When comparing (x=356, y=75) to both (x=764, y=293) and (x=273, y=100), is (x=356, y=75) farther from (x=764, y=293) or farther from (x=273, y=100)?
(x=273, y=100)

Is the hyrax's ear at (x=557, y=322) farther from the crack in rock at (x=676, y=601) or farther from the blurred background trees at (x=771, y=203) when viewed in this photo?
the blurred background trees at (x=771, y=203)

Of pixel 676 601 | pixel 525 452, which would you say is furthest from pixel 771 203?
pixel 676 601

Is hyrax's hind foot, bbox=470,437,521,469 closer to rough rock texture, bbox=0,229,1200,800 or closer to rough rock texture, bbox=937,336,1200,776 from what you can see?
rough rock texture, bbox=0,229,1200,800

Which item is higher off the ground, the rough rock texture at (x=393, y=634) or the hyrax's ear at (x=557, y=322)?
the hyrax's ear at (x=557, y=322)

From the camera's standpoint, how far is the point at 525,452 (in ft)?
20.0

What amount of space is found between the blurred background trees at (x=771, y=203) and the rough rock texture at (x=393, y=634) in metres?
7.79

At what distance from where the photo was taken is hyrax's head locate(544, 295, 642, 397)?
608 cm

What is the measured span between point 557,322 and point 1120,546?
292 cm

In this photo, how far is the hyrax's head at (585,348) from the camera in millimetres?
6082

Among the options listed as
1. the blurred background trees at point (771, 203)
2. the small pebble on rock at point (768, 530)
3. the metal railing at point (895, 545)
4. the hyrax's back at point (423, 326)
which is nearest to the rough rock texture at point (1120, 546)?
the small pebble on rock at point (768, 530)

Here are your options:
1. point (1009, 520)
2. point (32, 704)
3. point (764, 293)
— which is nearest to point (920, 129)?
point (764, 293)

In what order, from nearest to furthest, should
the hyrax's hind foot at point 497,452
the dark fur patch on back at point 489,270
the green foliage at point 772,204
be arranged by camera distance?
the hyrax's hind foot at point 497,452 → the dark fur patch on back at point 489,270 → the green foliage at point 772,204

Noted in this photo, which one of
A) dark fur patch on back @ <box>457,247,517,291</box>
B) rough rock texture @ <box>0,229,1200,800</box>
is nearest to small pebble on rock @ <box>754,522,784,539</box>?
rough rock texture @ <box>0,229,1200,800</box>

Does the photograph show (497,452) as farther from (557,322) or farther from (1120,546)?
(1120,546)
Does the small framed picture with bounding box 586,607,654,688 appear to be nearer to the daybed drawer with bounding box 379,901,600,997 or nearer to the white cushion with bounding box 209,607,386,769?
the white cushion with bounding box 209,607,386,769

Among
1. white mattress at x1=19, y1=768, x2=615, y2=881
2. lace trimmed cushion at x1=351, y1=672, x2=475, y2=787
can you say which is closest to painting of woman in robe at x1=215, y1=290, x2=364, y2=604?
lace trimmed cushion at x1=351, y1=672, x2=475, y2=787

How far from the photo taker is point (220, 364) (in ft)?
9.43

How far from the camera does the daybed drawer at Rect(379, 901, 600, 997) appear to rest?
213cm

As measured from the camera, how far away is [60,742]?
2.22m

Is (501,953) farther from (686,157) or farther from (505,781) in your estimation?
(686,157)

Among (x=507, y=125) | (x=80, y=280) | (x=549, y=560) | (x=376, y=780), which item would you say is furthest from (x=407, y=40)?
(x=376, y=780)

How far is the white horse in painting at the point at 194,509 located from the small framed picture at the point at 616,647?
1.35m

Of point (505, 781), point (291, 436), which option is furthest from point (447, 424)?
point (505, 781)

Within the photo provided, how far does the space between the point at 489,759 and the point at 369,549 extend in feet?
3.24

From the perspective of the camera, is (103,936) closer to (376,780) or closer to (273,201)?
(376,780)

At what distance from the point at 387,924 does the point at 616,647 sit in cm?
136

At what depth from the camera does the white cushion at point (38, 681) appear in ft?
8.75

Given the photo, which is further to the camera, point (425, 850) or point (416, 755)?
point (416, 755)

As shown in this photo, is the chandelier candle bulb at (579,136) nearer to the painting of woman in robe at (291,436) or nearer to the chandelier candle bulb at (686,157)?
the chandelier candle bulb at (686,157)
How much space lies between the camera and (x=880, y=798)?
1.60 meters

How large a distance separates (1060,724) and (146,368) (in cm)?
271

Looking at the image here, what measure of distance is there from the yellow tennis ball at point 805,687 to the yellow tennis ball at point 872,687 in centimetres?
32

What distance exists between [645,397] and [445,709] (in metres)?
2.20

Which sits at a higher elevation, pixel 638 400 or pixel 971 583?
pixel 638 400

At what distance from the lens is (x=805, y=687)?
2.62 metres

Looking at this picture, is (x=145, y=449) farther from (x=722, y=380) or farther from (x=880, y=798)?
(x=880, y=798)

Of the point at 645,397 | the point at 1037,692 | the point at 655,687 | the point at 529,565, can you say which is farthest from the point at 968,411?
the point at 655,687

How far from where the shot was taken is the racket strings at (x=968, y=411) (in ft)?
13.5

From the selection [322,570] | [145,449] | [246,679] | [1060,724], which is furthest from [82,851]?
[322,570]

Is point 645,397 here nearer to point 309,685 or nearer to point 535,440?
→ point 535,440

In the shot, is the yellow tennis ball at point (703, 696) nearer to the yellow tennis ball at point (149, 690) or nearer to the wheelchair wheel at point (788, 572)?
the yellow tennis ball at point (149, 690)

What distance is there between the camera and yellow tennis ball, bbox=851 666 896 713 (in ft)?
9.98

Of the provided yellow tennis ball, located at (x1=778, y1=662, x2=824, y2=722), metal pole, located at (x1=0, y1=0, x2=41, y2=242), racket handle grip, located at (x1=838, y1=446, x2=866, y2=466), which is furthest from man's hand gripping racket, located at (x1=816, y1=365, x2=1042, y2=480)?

= = = = =

**PROBLEM DETAILS:** Hand back the material above in full, exactly as written.

**TASK RESULT:**
When comparing (x=356, y=75) to both (x=764, y=293) and (x=273, y=100), is (x=356, y=75) farther from (x=764, y=293) or farther from (x=273, y=100)?
(x=273, y=100)

Is the hyrax's ear at (x=557, y=322) farther from the crack in rock at (x=676, y=601) or farther from the blurred background trees at (x=771, y=203) when viewed in this photo?
the blurred background trees at (x=771, y=203)

Of pixel 676 601 | pixel 525 452, which would you say is furthest from pixel 771 203?
pixel 676 601

Is hyrax's hind foot, bbox=470,437,521,469 closer to rough rock texture, bbox=0,229,1200,800 or closer to rough rock texture, bbox=937,336,1200,776 from what you can see?
rough rock texture, bbox=0,229,1200,800

Which item is higher off the ground, the rough rock texture at (x=393, y=634) or the hyrax's ear at (x=557, y=322)?
the hyrax's ear at (x=557, y=322)

From the camera's standpoint, how far is the point at 525,452 (in ft)?
20.0

What amount of space is found between the blurred background trees at (x=771, y=203) and the rough rock texture at (x=393, y=634) in metres?
7.79

At what distance from where the photo was taken is hyrax's head locate(544, 295, 642, 397)?
608 cm

What is the measured span between point 557,322 and point 1120,546?
292 cm

In this photo, how far is the hyrax's head at (585,348) from the camera in millimetres?
6082

Among the options listed as
1. the blurred background trees at point (771, 203)
2. the small pebble on rock at point (768, 530)
3. the metal railing at point (895, 545)
4. the hyrax's back at point (423, 326)
which is nearest to the rough rock texture at point (1120, 546)?
the small pebble on rock at point (768, 530)

Here are your options:
1. point (1009, 520)
2. point (32, 704)
3. point (764, 293)
— which is nearest to point (920, 129)?
point (764, 293)

In what order, from nearest to furthest, should
the hyrax's hind foot at point 497,452
the dark fur patch on back at point 489,270
the green foliage at point 772,204
be arranged by camera distance?
the hyrax's hind foot at point 497,452 → the dark fur patch on back at point 489,270 → the green foliage at point 772,204

Noted in this photo, which one of
A) dark fur patch on back @ <box>457,247,517,291</box>
B) rough rock texture @ <box>0,229,1200,800</box>
is nearest to small pebble on rock @ <box>754,522,784,539</box>?
rough rock texture @ <box>0,229,1200,800</box>

Does the photograph show (497,452) as farther from (557,322) or farther from (1120,546)?
(1120,546)
Does the small framed picture with bounding box 586,607,654,688 appear to be nearer to the daybed drawer with bounding box 379,901,600,997 or nearer to the white cushion with bounding box 209,607,386,769?
the white cushion with bounding box 209,607,386,769

Among
1. white mattress at x1=19, y1=768, x2=615, y2=881
2. lace trimmed cushion at x1=351, y1=672, x2=475, y2=787
can you say which is closest to painting of woman in robe at x1=215, y1=290, x2=364, y2=604?
lace trimmed cushion at x1=351, y1=672, x2=475, y2=787

How far from the photo taker is point (220, 364) (in ft)?
9.43

How far from the camera does the daybed drawer at Rect(379, 901, 600, 997) appear to rest?
213cm

As measured from the camera, how far away is [60,742]?
2.22m

Is (501,953) farther from (686,157) or farther from (505,781) in your estimation?
(686,157)

Among (x=507, y=125) | (x=80, y=280) | (x=549, y=560) | (x=376, y=780), which item would you say is furthest from (x=407, y=40)?
(x=376, y=780)

How far is the white horse in painting at the point at 194,509 located from the small framed picture at the point at 616,647?
1.35m

Of point (505, 781), point (291, 436), which option is furthest from point (447, 424)?
point (505, 781)

Within the photo provided, how far does the space between the point at 489,759 and the point at 369,549 extend in feet?
3.24

From the perspective of the camera, is (103,936) closer to (376,780) or closer to (273,201)?
(376,780)

At what distance from the point at 387,924 does the point at 616,647 sit in cm?
136

At what depth from the camera does the white cushion at point (38, 681) appear in ft?
8.75

Given the photo, which is further to the camera, point (425, 850) or point (416, 755)?
point (416, 755)

As shown in this photo, is the chandelier candle bulb at (579,136) nearer to the painting of woman in robe at (291,436) or nearer to the chandelier candle bulb at (686,157)?
the chandelier candle bulb at (686,157)
How much space lies between the camera and (x=880, y=798)?
1.60 meters

How large a distance separates (1060,724) and (146,368) (in cm)?
271

Looking at the image here, what measure of distance is there from the yellow tennis ball at point 805,687 to the yellow tennis ball at point 872,687 in centimetres?
32

What distance exists between [645,397] and [445,709] (in metres)?
2.20

Which sits at a higher elevation, pixel 638 400 or pixel 971 583?
pixel 638 400

At what distance from the lens is (x=805, y=687)?
2.62 metres

Looking at this picture, is (x=145, y=449) farther from (x=722, y=380) or farther from (x=880, y=798)?
(x=880, y=798)

Of the point at 645,397 | the point at 1037,692 | the point at 655,687 | the point at 529,565, can you say which is farthest from the point at 968,411?
the point at 655,687

How far from where the shot was taken is the racket strings at (x=968, y=411) (in ft)?
13.5

From the selection [322,570] | [145,449] | [246,679] | [1060,724], which is furthest from [82,851]?
[322,570]

Is point 645,397 here nearer to point 309,685 or nearer to point 535,440?
→ point 535,440

In the shot, is the yellow tennis ball at point (703, 696) nearer to the yellow tennis ball at point (149, 690) or nearer to the wheelchair wheel at point (788, 572)?
the yellow tennis ball at point (149, 690)

What distance is there between the camera and yellow tennis ball, bbox=851 666 896 713 (in ft)?
9.98

Of the provided yellow tennis ball, located at (x1=778, y1=662, x2=824, y2=722), metal pole, located at (x1=0, y1=0, x2=41, y2=242), racket handle grip, located at (x1=838, y1=446, x2=866, y2=466), which is furthest from man's hand gripping racket, located at (x1=816, y1=365, x2=1042, y2=480)?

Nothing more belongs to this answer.